*INSTRUCCIONES A SEGUIR:* Retoma el texto sobre el fin de los bloques y las relaciones internacionales y continúalo a partir de su última oración.

*PASAJE DEL TEXTO:*

####################

El fin de los bloques, el empasse diplomático, las posibilidades que se abren. ¿Qué pasa en las «relaciones internacionales»?
Al comienzo de los años noventa el repentino e inesperado desmantelamiento del bloque oriental -a partir del derrumbe del régimen soviético había alimentado una difundida convicción de que la comunidad internacional se encontraría en vísperas de una nueva era de estabilidad y de paz. La imposibilidad de conciliar y la inevitable contraposición entre los sistemas ideológicos comunista y capitalista habían determinado hasta entonces un tipo de relaciones entre las dos superpotencias líderes que, implicando de lleno los destinos de las naciones que directa o indirectamente estaban bajo sus áreas de influencia, dejaba espacio, como mucho, a procesos de distensión parcial, directamente dependientes del cambio de su potencial político-militar. Si la primera regla de la guerra fría fue el continuo aplazarse de la confrontación final, el precio sin embargo fue la proliferación de los así llamados conflictos menores, ocasión para cada una de las partes de mejorar su propia posición estratégica. La inexistente solución a los problemas específicos locales en la raíz de aquellos conflictos, se convertía en condición para perpetuar en vez de resolver una situación de inestabilidad en la que las potencias hegemónicas podían introducirse con el peso del propio apoyo «decisivo» continuando así su propia confrontación. En la práctica, el desenlace de cualquier verdadero nudo político (nivel de desarrollo económico, equidad en las relaciones sociales, adquisición y mantenimiento de las libertades fundamentales) se suspendía y de todos modos no se resolvía definitivamente, dado que la misma validez del «modelo» de referencia era objeto de una confrontación mayor. La tan proclamada prioridad de los problemas de seguridad ha encubierto a la larga una política de pura remisión. La evidente inadecuación de las soluciones adoptadas en respuesta a los problemas concretos abiertos entre las diversas realidades sociales y políticas locales estaba justificada por las potencias líderes por la amenazante presencia del adversario en el campo contrario, por lo que para defenderse del mismo se drenaba buena parte de los recursos y de las energías disponibles.
La «pérdida del enemigo» ha constituido para todos -vencedores y vencidos- el venir a menos de un punto esencial en un sistema regulado sobre la lógica de la oposición. Mientras, el resurgir de los nacionalismos en los países ex-comunistas hacía emerger con cruda claridad el carácter impuesto de muchos vínculos de solidaridad nacional. Entraban significativamente en una crisis de identidad los sujetos que formaban parte plenamente del campo vencedor, costreñidos ahora a definirse no en contraposición a, sino en función de una perspectiva real y positivamente común, distinta de los vínculos creados por el miedo.

####################

*INFORMACIÓN PROPORCIONADA:*

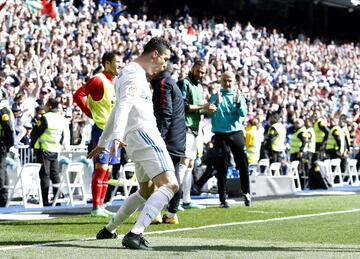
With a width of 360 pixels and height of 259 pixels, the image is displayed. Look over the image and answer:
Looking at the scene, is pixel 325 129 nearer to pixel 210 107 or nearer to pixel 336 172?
pixel 336 172

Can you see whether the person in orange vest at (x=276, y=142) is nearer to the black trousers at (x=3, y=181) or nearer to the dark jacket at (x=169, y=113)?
the black trousers at (x=3, y=181)

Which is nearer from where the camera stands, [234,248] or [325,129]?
[234,248]

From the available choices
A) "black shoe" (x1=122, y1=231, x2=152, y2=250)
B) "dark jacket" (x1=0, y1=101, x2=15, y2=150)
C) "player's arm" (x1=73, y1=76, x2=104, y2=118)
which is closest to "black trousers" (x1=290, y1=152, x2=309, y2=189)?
"dark jacket" (x1=0, y1=101, x2=15, y2=150)

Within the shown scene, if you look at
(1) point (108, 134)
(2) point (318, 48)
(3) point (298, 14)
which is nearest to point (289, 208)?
(1) point (108, 134)

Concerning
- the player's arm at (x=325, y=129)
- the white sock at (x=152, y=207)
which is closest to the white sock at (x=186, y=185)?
the white sock at (x=152, y=207)

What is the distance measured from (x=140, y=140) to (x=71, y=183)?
328 inches

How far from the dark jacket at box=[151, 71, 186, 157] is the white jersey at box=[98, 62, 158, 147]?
2.60 m

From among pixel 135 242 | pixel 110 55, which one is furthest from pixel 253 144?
pixel 135 242

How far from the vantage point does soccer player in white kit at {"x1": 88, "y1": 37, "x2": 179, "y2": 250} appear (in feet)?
28.6

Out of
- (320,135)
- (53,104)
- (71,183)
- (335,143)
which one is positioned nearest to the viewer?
(53,104)

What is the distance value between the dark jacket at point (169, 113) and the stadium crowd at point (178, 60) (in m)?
2.66

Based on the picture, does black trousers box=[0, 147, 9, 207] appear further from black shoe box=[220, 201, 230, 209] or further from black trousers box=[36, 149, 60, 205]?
black shoe box=[220, 201, 230, 209]

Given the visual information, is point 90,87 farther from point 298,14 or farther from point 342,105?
point 298,14

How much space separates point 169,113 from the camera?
38.6 ft
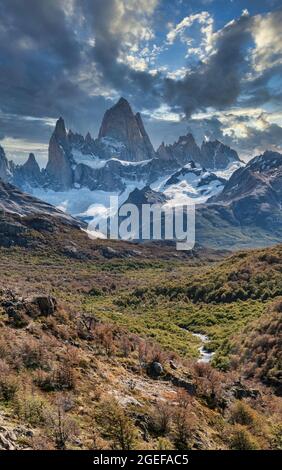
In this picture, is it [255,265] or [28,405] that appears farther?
[255,265]

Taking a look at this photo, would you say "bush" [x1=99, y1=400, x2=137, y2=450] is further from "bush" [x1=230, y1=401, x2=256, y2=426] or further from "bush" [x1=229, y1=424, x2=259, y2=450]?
"bush" [x1=230, y1=401, x2=256, y2=426]

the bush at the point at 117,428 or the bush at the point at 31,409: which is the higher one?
the bush at the point at 31,409

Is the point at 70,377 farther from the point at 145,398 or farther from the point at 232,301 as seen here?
the point at 232,301

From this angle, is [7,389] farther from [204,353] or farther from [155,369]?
[204,353]

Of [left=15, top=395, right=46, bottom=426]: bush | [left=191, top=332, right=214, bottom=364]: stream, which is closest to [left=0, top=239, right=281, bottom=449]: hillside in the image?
[left=15, top=395, right=46, bottom=426]: bush

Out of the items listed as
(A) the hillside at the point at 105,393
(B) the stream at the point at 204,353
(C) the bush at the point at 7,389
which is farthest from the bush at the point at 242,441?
(B) the stream at the point at 204,353

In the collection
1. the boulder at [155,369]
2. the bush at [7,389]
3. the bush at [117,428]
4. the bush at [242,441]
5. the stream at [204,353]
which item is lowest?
the stream at [204,353]

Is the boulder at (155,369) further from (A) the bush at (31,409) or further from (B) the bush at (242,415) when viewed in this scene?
(A) the bush at (31,409)

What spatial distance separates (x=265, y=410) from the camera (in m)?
30.1

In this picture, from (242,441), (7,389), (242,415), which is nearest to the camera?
(7,389)

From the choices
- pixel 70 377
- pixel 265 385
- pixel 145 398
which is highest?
pixel 70 377

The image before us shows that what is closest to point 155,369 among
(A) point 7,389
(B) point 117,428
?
(B) point 117,428

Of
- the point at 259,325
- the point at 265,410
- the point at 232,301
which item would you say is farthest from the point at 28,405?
the point at 232,301

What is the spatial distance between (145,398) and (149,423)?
3.63 m
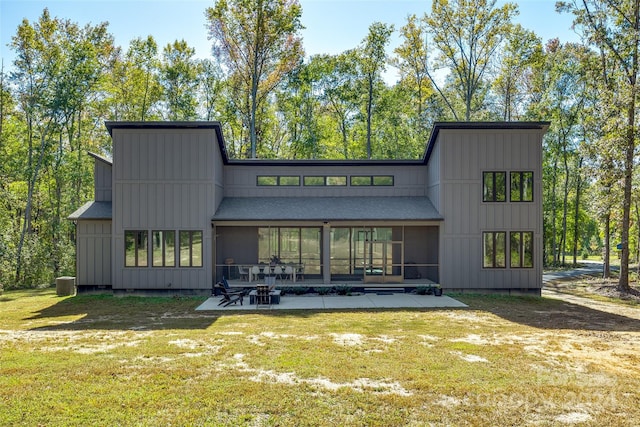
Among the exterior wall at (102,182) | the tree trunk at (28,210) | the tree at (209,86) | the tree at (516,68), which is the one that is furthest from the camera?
the tree at (209,86)

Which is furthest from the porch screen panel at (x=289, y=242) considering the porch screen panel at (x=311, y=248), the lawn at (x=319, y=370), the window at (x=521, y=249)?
the window at (x=521, y=249)

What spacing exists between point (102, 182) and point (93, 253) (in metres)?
3.14

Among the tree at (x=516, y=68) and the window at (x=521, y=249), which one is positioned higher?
the tree at (x=516, y=68)

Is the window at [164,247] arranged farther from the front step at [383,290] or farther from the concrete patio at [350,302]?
the front step at [383,290]

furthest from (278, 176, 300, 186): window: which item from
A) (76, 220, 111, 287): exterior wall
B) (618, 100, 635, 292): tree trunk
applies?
(618, 100, 635, 292): tree trunk

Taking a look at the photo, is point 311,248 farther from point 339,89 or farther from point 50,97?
point 339,89

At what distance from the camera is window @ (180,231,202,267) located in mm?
15117

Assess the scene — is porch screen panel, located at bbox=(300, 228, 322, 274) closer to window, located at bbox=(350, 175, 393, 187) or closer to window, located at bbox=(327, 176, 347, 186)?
window, located at bbox=(327, 176, 347, 186)

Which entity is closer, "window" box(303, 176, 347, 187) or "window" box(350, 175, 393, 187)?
"window" box(303, 176, 347, 187)

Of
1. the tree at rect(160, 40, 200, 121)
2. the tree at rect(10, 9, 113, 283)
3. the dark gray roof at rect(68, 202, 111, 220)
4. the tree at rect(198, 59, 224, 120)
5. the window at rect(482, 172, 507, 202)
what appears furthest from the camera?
the tree at rect(198, 59, 224, 120)

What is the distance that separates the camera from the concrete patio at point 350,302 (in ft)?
42.0

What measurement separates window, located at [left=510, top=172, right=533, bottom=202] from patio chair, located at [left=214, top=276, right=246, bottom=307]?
1089cm

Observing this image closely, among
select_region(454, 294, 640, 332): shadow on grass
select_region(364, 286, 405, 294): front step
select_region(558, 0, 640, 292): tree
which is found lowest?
select_region(454, 294, 640, 332): shadow on grass

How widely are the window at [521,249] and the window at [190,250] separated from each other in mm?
11951
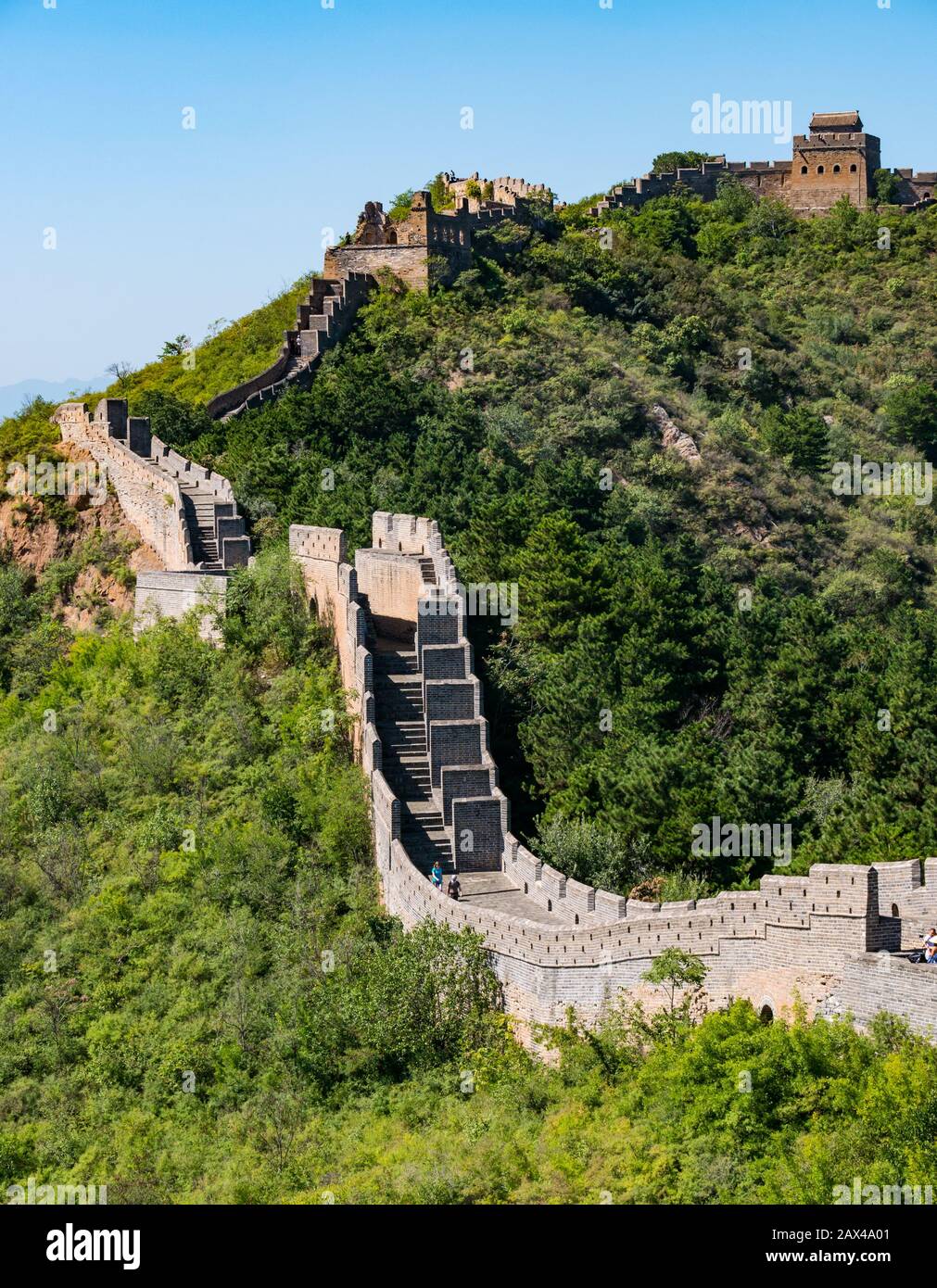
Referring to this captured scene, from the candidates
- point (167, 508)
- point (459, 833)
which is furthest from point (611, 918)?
point (167, 508)

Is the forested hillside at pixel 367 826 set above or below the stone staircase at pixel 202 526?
below

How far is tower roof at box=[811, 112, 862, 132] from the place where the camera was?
90938 mm

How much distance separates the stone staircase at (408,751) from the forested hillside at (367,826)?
2.42 feet

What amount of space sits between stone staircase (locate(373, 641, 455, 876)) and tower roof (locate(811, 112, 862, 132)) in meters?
58.6

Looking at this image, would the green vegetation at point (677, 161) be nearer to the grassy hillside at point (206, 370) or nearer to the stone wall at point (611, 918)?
the grassy hillside at point (206, 370)

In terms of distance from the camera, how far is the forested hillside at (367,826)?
2595cm

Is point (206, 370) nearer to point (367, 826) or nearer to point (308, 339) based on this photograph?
point (308, 339)

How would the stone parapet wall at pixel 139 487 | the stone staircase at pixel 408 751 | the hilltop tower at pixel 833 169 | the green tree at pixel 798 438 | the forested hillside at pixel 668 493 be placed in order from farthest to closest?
the hilltop tower at pixel 833 169, the green tree at pixel 798 438, the stone parapet wall at pixel 139 487, the forested hillside at pixel 668 493, the stone staircase at pixel 408 751

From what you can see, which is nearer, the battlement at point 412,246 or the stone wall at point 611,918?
the stone wall at point 611,918

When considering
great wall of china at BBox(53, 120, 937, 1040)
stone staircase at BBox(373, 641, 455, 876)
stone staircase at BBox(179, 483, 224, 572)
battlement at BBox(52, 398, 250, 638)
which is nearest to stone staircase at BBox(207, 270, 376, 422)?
great wall of china at BBox(53, 120, 937, 1040)

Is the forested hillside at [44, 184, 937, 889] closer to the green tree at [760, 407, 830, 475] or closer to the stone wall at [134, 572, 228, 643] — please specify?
the green tree at [760, 407, 830, 475]

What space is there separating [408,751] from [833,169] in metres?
60.6

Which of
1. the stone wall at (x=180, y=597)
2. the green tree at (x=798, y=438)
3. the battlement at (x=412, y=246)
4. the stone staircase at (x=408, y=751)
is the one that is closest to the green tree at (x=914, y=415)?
the green tree at (x=798, y=438)

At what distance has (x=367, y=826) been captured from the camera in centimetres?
3503
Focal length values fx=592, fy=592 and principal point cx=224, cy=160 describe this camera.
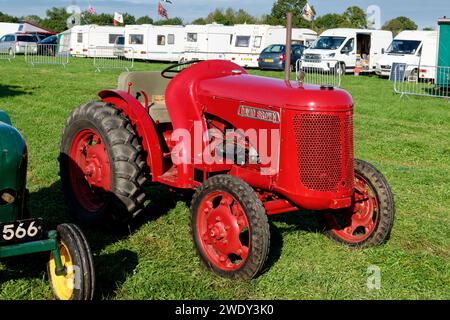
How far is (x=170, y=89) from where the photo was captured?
473 centimetres

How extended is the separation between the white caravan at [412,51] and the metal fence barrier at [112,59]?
10701mm

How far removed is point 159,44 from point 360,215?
2920 centimetres

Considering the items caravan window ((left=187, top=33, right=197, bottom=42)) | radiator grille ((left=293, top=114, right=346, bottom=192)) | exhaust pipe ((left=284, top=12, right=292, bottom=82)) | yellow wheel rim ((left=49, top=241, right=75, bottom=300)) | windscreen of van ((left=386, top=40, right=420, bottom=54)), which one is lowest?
yellow wheel rim ((left=49, top=241, right=75, bottom=300))

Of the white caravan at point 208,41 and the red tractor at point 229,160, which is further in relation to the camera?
the white caravan at point 208,41

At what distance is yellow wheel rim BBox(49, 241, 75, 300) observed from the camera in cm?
336

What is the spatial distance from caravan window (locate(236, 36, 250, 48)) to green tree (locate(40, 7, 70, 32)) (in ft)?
150

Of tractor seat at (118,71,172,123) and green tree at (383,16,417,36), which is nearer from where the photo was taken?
tractor seat at (118,71,172,123)

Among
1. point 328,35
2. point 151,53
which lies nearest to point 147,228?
point 328,35

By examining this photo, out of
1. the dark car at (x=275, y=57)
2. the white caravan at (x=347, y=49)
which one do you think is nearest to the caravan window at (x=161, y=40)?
the dark car at (x=275, y=57)

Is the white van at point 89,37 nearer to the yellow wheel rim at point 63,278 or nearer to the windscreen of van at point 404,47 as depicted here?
the windscreen of van at point 404,47

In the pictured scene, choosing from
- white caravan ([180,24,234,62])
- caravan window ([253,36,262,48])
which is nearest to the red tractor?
caravan window ([253,36,262,48])

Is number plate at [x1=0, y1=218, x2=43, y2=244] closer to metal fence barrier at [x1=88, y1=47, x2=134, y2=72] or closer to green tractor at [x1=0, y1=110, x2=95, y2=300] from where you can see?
green tractor at [x1=0, y1=110, x2=95, y2=300]

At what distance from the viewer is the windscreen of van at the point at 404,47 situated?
81.7 ft
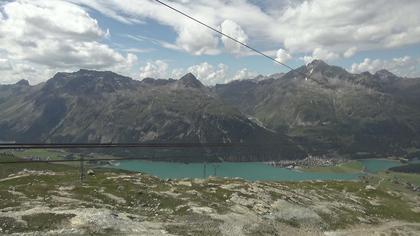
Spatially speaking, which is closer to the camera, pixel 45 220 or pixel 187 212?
pixel 45 220

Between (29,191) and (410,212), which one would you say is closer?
(29,191)

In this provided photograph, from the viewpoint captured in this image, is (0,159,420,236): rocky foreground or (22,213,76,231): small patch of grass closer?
(22,213,76,231): small patch of grass

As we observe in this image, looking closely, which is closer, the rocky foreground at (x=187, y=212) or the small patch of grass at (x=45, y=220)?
the small patch of grass at (x=45, y=220)

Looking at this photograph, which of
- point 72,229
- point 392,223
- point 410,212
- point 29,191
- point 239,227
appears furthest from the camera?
point 410,212

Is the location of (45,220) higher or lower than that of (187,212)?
higher

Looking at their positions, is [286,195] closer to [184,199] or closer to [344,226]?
[344,226]

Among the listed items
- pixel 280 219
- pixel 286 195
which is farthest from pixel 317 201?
pixel 280 219

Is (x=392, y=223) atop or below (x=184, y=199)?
below

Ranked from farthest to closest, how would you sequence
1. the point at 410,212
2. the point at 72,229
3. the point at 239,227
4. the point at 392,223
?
the point at 410,212 < the point at 392,223 < the point at 239,227 < the point at 72,229
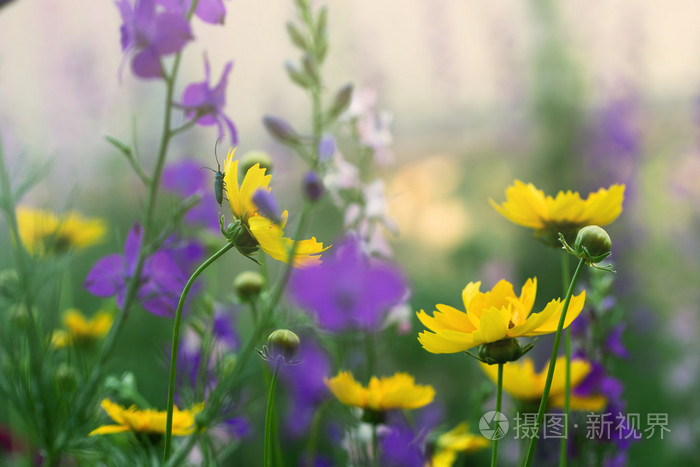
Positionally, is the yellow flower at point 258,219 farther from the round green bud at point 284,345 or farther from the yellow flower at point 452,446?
the yellow flower at point 452,446

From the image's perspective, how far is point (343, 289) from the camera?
34cm

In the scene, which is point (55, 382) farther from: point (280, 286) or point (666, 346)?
point (666, 346)

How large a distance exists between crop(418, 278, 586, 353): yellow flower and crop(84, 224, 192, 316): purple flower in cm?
19

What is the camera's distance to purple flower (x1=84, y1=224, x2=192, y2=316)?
0.40 metres

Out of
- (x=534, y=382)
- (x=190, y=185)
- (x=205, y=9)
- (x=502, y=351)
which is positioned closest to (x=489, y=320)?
(x=502, y=351)

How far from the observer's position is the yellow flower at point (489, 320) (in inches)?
10.8

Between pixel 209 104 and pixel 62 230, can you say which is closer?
pixel 209 104

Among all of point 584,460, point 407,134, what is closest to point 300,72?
point 584,460

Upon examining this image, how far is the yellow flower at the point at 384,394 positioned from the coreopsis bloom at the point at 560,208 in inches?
4.5

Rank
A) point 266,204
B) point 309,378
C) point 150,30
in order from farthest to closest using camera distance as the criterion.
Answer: point 309,378 → point 150,30 → point 266,204

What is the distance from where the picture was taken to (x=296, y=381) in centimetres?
57

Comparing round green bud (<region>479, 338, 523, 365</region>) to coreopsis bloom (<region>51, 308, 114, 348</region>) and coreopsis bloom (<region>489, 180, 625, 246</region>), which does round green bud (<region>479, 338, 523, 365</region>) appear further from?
coreopsis bloom (<region>51, 308, 114, 348</region>)

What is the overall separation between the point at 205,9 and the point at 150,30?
33 millimetres

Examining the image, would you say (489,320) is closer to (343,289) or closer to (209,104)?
(343,289)
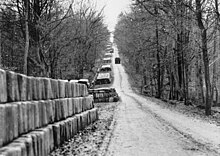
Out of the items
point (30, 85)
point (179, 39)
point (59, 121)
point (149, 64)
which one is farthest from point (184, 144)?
point (149, 64)

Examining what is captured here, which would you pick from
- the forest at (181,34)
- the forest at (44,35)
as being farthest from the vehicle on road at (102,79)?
the forest at (181,34)

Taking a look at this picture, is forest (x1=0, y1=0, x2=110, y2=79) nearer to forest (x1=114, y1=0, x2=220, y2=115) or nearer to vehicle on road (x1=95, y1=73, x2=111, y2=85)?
forest (x1=114, y1=0, x2=220, y2=115)

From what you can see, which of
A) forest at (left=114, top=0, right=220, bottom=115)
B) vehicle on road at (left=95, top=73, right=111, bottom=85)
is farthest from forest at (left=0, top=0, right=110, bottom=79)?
A: vehicle on road at (left=95, top=73, right=111, bottom=85)

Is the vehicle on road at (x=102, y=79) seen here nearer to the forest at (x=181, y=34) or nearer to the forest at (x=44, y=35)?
the forest at (x=44, y=35)

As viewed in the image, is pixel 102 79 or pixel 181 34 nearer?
pixel 181 34

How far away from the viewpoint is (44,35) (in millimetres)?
18359

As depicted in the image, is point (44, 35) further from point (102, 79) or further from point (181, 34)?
point (102, 79)

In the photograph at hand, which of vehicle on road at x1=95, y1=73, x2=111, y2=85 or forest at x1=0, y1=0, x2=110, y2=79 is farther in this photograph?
vehicle on road at x1=95, y1=73, x2=111, y2=85

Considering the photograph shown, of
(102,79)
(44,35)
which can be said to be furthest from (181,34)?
(102,79)

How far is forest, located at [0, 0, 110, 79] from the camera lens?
16828 mm

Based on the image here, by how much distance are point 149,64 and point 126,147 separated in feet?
104

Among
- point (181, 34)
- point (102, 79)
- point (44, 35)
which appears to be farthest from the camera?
point (102, 79)

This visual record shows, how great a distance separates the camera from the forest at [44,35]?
16828mm

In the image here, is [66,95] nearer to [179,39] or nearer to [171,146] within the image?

####################

*RESPUESTA DEL EJERCICIO:*
Es clamoroso el caso de la comunidad europea, que parece perderse en los amplísimos espacios de maniobra ofrecidos por el nuevo cuadro internacional, puesta en crisis -irónicamente- precisamente por haberse convertido en «enemigo» una parte del propio campo (los ex-alemanes orientales). Más impresionante aún es la verdadera debacle de la ONU, que pone de manifiesto la inconsistencia del mecanismo institucional que debería regir el gobierno mundial y ceñirse al objetivo originario de promover y construir la paz. Pero el mejor símbolo de las dificultades surgidas en este momento son, obviamente, los Estados Unidos. La guerra del Golfo, el papel desarrollado ( o no desarrollado) con ocasión de las crisis de Yugoslavia, Somalia y precisamente en estos días en Haití, demuestran la dificultad de convertirse en promotores de soluciones positivas inspiradas en el propio «credo ideológico», ahora ya no obstaculizado por el tradicional adversario soviético. El final del bipolarismo ha multiplicado los interlocutores de la escena internacional reclamando al gigante americano al difícil arte de «hablar lenguas».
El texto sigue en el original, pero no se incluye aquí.